The combined result is quite tasty: the Cocchi acts as both a base and an anchor with its very mild bitter finish which blends seamlessly with the bottom notes of both the cranberry shrub and the Angostura bitters. The Angostura also adds a slightly woody and spicy note that confidently riffs off of the nutty qualities of the amontillado and the cranberry shrub, bring the profile full circle, while the scant amount of soda water just loosens it up ever so much, giving the drink a spry lift and mellowing out the overall viscosity of the rest of the ingredients. If I missed one trick here, I would say it could have used an orange twist, which I didn't have lying around as I finally got this drink into focus.
Barring that, I would say that this is a festive, ruby colored kick in the trousers; just assertive enough to goose you a touch, but not enough to knock you onto the rumpus room floor. It's bittersweet, effervescent, and a touch nutty.

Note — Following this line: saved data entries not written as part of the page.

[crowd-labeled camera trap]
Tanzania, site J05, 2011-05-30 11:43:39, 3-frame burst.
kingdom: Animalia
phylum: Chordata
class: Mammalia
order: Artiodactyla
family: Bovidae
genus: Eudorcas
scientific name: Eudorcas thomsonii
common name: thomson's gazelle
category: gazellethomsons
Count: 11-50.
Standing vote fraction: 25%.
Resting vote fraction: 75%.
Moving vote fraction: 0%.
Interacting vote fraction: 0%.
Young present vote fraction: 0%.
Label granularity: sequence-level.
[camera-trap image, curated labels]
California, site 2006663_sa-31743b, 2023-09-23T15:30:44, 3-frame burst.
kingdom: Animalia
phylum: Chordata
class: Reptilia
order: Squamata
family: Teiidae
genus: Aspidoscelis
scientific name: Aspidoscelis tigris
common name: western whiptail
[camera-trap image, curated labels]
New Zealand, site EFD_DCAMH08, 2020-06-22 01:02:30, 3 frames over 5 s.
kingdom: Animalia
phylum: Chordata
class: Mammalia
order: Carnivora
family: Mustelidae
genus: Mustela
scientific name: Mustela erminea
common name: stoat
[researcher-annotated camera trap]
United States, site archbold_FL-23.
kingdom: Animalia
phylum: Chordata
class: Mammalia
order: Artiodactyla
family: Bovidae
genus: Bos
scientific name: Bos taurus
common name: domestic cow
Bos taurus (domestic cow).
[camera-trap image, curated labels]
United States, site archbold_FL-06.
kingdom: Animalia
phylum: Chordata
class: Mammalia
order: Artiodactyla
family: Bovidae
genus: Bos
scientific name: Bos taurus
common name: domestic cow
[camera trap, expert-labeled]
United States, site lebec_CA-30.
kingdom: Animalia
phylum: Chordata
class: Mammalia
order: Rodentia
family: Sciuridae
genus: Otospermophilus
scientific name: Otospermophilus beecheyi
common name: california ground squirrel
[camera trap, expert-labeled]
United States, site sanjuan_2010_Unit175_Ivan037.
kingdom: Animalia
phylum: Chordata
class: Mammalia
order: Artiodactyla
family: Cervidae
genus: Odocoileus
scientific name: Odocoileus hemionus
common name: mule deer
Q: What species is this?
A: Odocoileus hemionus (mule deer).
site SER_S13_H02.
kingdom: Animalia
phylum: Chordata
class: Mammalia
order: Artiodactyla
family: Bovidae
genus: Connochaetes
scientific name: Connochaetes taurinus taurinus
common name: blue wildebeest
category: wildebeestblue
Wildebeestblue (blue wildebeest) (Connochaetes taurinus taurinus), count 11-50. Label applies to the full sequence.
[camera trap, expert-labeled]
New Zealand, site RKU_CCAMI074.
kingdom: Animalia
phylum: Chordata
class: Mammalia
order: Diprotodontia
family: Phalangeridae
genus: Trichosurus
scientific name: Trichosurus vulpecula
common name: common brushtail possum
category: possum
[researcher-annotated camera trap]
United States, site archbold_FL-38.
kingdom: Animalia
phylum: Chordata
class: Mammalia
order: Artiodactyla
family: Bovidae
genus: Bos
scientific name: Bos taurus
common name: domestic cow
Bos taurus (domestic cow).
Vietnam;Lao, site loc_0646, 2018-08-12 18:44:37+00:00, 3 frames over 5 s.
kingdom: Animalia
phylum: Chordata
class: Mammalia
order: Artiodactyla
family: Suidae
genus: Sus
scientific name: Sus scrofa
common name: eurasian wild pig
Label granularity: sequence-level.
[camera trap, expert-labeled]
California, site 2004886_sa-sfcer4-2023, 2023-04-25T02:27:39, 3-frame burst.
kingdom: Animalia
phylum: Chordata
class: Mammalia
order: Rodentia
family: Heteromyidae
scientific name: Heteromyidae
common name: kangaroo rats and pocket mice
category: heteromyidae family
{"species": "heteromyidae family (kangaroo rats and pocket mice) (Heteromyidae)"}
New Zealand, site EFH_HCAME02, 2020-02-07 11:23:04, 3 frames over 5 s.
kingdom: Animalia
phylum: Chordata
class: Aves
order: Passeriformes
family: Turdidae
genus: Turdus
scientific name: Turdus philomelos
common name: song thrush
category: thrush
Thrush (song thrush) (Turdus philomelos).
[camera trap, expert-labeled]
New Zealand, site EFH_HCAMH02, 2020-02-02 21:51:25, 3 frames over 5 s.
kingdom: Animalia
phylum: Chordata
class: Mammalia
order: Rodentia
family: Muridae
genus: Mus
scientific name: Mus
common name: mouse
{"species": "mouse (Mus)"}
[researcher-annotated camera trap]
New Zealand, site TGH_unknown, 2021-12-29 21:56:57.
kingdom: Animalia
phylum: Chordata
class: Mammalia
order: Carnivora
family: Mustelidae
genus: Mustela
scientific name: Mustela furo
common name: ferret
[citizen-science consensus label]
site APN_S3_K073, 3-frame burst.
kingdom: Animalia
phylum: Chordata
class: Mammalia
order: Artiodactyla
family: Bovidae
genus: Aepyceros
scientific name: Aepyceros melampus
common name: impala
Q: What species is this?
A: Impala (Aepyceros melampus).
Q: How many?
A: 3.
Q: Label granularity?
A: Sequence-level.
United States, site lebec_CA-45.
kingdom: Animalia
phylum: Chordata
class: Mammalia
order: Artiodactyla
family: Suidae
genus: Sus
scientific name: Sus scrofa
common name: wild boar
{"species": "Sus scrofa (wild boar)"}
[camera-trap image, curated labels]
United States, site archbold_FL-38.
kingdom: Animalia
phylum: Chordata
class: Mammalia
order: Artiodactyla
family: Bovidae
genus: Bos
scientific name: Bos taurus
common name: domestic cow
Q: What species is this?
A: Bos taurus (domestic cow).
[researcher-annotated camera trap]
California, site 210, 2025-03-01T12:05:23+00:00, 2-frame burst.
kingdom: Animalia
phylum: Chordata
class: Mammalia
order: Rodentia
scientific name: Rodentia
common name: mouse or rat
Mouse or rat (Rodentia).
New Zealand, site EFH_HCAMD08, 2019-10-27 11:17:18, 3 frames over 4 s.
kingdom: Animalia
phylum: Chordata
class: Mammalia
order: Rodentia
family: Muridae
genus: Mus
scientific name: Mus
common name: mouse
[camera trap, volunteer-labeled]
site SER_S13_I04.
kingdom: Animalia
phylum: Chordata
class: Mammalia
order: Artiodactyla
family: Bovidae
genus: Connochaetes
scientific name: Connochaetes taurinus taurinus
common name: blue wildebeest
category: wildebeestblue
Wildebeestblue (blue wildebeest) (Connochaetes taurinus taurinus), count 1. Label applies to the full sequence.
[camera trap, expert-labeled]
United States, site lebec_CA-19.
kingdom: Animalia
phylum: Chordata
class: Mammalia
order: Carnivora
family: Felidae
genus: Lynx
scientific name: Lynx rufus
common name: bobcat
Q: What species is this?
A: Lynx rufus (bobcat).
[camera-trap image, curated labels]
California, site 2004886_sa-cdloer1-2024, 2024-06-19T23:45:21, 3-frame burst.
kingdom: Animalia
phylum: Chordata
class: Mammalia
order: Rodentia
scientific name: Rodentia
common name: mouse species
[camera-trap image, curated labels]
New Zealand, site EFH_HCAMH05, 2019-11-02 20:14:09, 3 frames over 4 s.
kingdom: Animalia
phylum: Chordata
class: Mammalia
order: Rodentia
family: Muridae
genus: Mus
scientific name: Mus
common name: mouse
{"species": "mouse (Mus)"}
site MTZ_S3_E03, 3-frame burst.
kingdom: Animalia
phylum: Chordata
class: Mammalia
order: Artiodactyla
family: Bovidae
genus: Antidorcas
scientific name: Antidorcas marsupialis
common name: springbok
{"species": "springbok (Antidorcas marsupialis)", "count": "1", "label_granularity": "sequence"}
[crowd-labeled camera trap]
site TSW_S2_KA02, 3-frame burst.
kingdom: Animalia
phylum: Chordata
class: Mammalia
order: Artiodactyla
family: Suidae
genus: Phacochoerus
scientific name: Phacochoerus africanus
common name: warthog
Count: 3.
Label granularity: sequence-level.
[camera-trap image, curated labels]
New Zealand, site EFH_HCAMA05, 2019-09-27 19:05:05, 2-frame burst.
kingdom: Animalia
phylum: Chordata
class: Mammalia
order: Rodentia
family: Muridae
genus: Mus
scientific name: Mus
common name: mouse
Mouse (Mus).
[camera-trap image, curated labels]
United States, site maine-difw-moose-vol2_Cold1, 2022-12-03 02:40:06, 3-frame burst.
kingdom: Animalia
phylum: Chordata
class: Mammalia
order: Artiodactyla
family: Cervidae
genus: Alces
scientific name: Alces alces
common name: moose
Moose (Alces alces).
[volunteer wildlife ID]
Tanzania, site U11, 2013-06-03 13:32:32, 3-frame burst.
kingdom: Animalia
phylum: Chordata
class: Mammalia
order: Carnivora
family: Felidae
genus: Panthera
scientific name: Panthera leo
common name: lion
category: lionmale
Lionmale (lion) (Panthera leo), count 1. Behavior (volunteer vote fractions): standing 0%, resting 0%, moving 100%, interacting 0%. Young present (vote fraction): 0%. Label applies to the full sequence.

So this Thanksgiving, why not serve a tasty drink that practically describes your family gathering...to your family?!(How meta!)
Just keep an eye on Aunt Mimi, I think I just saw her finish her fourth one...
2 oz Cocchi Americano
1 oz Ambrose(cranberry shrub, see below)
.5 oz Beefeater gin
.25 oz amontillado sherry(I used Lustau)
1 dash Angostura bitters
2-3 oz club soda
Combine all ingredients except for club soda in a mixing glass or tin. Stir with ice until chilled, and strain into champagne flute. Top with very cold club soda.
Optionally garnish with orange twist.
16 oz cranberries, pulsed
13 oz white sugar
13 oz white wine vinegar
Food Processor or blender
Food Processor or blender
Sealable non-reactive container
Strainers of increasing fineness
Large measuring cup
Funnel(preferably canning funnel)Sealable glass bottle
Wash cranberries and pat dry.
Put blender carafe or separate bowl on the scale and use the tare function. In your blender carafe or a separate bowl, weigh cranberries on scale and use tare function to zero out the reading. Add sugar until you reach desired weight of sugar into container until desired weight is reached. Use tare function again.
In blender or food processor, blend sugar and cranberries until a thick, syrupy mixture forms. Pour mixture into non-reactive container and rest mixture in refrigerator for 2-5 hours.
Remove container from refrigerator and unseal. Place on scale, once again using tare function.
Add white wine vinegar to container. Reseal, and place back into refrigerator. Rest jar one week.
After one week, remove container from refrigerator. Arrange strainers in levels of increasing fineness over measuring cup. Strain liquid through strainers, pressing on pulp to express any trapped shrub.
Place funnel in bottle, and situate tea strainer in funnel opening.
Pour strained shrub through tea strainer into bottle, and seal bottle.
Refrigerated shrub should last from six months to one year.
*Additional notes: The name of this cocktail is tangentially related to the name I gave the cranberry shrub in the cocktail, as it is the name of a short story called An Occurrence At Owl Creek Bridge written by early American author, Ambrose Bierce.
Thanks again to MxMo and Dinah for hosting this month and writing such a great book!